QUESTIONS DE COMPRÉHENSION:
A. Pour chacune des affirmations suivantes, dites si elle concorde avec l'extrait, puis citez mot pour mot les termes de l'extrait qui tranchent. (i) Le couple agit avec son association depuis 1994. (ii) Claude Diot a 75 ans. (iii) Le garage de Martine Donnette et Claude Diot, à Marignane, est rempli de dossiers juridiques.
B. Recopiez sans rien changer la partie de l'extrait qui commence par les mots « À Marignane, leur » et s'achève sur les mots « des irrégularités répétées. ».

____ EXTRAIT

Les procédures et les recours sont leur quotidien depuis 30 ans. Avec leur association "En toute franchise", Martine Donnette et Claude Diot se battent sans relâche contre les actions illégales de la grande distribution, qui nuisent aux petits commerces.
À Marignane, leur garage déborde de dossiers juridique. Depuis 1994, avec leur association baptisée "En toute franchise", Martine Donnette, 75 ans, et Claude Diot, 80 ans, inventorient les abus de la grande distribution. Selon eux, si l'État "avait la volonté de faire respecter la loi", 418 milliards d'euros d'amendes pénales auraient pu être récupérés face à des irrégularités répétées.
Mépris de la concurrence, absence d'autorisation d'exploiter, dépassement des surfaces autorisées… Sans relâche, le couple traque les abus fréquents des grands enseignes. Ils dénoncent la concurrence déloyale et les abus de position dominante, au détriment des commerces de proximité.

________
____ SECTION DES DONNÉES

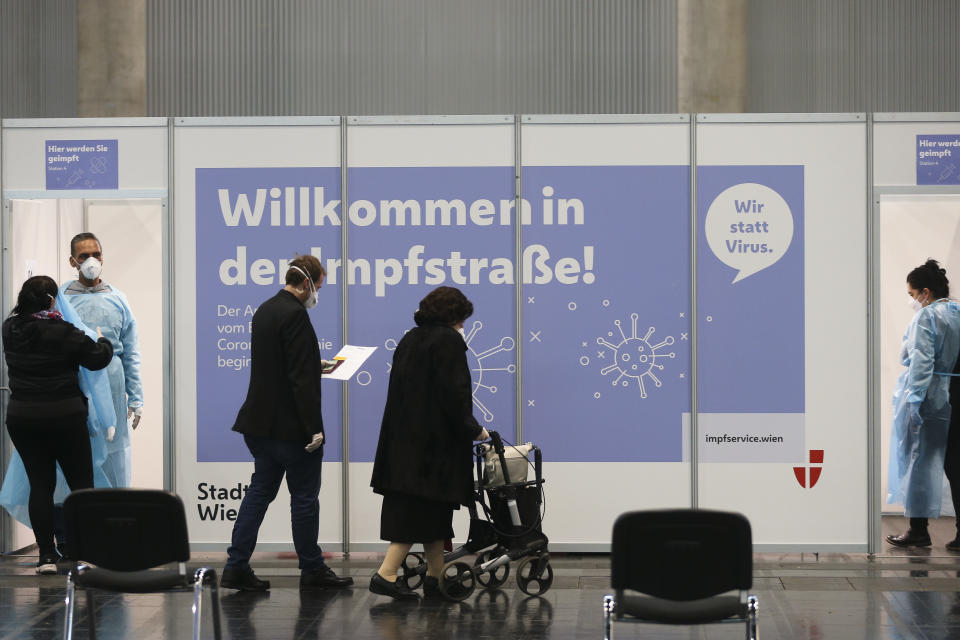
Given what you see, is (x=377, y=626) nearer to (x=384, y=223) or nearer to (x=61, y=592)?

________

CORRIGÉ DES EXERCICES:
A.
(i) Oui : « Depuis 1994, avec leur association ».
(ii) Non : « Claude Diot, 80 ans ».
(iii) Oui : « À Marignane, leur garage déborde de dossiers juridique ».

B.
À Marignane, leur garage déborde de dossiers juridique. Depuis 1994, avec leur association baptisée "En toute franchise", Martine Donnette, 75 ans, et Claude Diot, 80 ans, inventorient les abus de la grande distribution. Selon eux, si l'État "avait la volonté de faire respecter la loi", 418 milliards d'euros d'amendes pénales auraient pu être récupérés face à des irrégularités répétées.